[[ SUPPLIED MATERIAL open ]]

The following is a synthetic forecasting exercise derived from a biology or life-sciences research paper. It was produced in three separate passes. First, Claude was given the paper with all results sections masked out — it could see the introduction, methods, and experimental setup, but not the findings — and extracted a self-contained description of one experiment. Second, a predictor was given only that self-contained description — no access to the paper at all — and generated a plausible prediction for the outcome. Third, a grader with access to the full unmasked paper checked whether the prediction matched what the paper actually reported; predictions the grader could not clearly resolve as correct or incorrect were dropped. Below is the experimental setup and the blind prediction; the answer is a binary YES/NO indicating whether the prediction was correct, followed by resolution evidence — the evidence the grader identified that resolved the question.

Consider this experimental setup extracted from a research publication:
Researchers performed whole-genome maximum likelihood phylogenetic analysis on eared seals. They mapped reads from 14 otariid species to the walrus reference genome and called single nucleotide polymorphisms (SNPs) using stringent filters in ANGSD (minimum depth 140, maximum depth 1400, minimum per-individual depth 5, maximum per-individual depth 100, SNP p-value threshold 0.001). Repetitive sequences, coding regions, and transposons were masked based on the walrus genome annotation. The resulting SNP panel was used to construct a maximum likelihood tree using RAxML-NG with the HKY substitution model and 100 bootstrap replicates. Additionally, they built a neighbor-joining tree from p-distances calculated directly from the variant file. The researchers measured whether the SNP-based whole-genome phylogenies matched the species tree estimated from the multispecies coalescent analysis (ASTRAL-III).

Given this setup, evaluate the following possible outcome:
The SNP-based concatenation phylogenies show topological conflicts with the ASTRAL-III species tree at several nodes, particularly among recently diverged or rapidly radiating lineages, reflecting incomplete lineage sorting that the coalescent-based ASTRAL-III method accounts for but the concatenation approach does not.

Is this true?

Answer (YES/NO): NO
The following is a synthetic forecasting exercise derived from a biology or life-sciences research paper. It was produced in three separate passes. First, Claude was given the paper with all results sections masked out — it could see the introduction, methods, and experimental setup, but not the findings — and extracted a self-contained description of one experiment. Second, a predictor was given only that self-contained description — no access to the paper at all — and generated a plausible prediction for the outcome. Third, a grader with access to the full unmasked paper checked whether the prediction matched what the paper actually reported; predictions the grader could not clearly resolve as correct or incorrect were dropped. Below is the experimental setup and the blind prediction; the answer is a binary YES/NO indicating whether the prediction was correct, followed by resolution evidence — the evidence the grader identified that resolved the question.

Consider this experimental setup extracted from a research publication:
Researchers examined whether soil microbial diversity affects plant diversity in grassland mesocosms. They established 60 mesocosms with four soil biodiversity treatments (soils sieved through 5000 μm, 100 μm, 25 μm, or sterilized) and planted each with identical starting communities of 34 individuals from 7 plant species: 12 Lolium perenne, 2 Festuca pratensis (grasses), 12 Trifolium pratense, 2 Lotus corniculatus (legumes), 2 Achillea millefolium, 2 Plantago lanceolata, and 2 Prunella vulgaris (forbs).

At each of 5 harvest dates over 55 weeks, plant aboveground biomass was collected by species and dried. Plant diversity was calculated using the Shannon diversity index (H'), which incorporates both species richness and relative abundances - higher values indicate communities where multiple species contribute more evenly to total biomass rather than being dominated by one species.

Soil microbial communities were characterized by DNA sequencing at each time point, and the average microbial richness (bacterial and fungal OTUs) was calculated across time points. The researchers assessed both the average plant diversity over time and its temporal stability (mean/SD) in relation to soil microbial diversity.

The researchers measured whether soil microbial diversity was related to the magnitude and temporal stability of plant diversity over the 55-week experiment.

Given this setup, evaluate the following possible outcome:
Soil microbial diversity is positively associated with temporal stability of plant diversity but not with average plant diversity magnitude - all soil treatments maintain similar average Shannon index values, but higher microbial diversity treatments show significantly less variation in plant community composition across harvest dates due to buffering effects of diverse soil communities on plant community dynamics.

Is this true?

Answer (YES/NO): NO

[[ SUPPLIED MATERIAL closed ]]

**WORK REQUIRED**. Please copy all of the data above exactly.

**RESPONSE AREA**.
The following is a synthetic forecasting exercise derived from a biology or life-sciences research paper. It was produced in three separate passes. First, Claude was given the paper with all results sections masked out — it could see the introduction, methods, and experimental setup, but not the findings — and extracted a self-contained description of one experiment. Second, a predictor was given only that self-contained description — no access to the paper at all — and generated a plausible prediction for the outcome. Third, a grader with access to the full unmasked paper checked whether the prediction matched what the paper actually reported; predictions the grader could not clearly resolve as correct or incorrect were dropped. Below is the experimental setup and the blind prediction; the answer is a binary YES/NO indicating whether the prediction was correct, followed by resolution evidence — the evidence the grader identified that resolved the question.

Consider this experimental setup extracted from a research publication:
Researchers performed whole-genome maximum likelihood phylogenetic analysis on eared seals. They mapped reads from 14 otariid species to the walrus reference genome and called single nucleotide polymorphisms (SNPs) using stringent filters in ANGSD (minimum depth 140, maximum depth 1400, minimum per-individual depth 5, maximum per-individual depth 100, SNP p-value threshold 0.001). Repetitive sequences, coding regions, and transposons were masked based on the walrus genome annotation. The resulting SNP panel was used to construct a maximum likelihood tree using RAxML-NG with the HKY substitution model and 100 bootstrap replicates. Additionally, they built a neighbor-joining tree from p-distances calculated directly from the variant file. The researchers measured whether the SNP-based whole-genome phylogenies matched the species tree estimated from the multispecies coalescent analysis (ASTRAL-III).

Given this setup, evaluate the following possible outcome:
The SNP-based concatenation phylogenies show topological conflicts with the ASTRAL-III species tree at several nodes, particularly among recently diverged or rapidly radiating lineages, reflecting incomplete lineage sorting that the coalescent-based ASTRAL-III method accounts for but the concatenation approach does not.

Is this true?

Answer (YES/NO): NO
The following is a synthetic forecasting exercise derived from a biology or life-sciences research paper. It was produced in three separate passes. First, Claude was given the paper with all results sections masked out — it could see the introduction, methods, and experimental setup, but not the findings — and extracted a self-contained description of one experiment. Second, a predictor was given only that self-contained description — no access to the paper at all — and generated a plausible prediction for the outcome. Third, a grader with access to the full unmasked paper checked whether the prediction matched what the paper actually reported; predictions the grader could not clearly resolve as correct or incorrect were dropped. Below is the experimental setup and the blind prediction; the answer is a binary YES/NO indicating whether the prediction was correct, followed by resolution evidence — the evidence the grader identified that resolved the question.

Consider this experimental setup extracted from a research publication:
Researchers examined whether soil microbial diversity affects plant diversity in grassland mesocosms. They established 60 mesocosms with four soil biodiversity treatments (soils sieved through 5000 μm, 100 μm, 25 μm, or sterilized) and planted each with identical starting communities of 34 individuals from 7 plant species: 12 Lolium perenne, 2 Festuca pratensis (grasses), 12 Trifolium pratense, 2 Lotus corniculatus (legumes), 2 Achillea millefolium, 2 Plantago lanceolata, and 2 Prunella vulgaris (forbs).

At each of 5 harvest dates over 55 weeks, plant aboveground biomass was collected by species and dried. Plant diversity was calculated using the Shannon diversity index (H'), which incorporates both species richness and relative abundances - higher values indicate communities where multiple species contribute more evenly to total biomass rather than being dominated by one species.

Soil microbial communities were characterized by DNA sequencing at each time point, and the average microbial richness (bacterial and fungal OTUs) was calculated across time points. The researchers assessed both the average plant diversity over time and its temporal stability (mean/SD) in relation to soil microbial diversity.

The researchers measured whether soil microbial diversity was related to the magnitude and temporal stability of plant diversity over the 55-week experiment.

Given this setup, evaluate the following possible outcome:
Soil microbial diversity is positively associated with temporal stability of plant diversity but not with average plant diversity magnitude - all soil treatments maintain similar average Shannon index values, but higher microbial diversity treatments show significantly less variation in plant community composition across harvest dates due to buffering effects of diverse soil communities on plant community dynamics.

Is this true?

Answer (YES/NO): NO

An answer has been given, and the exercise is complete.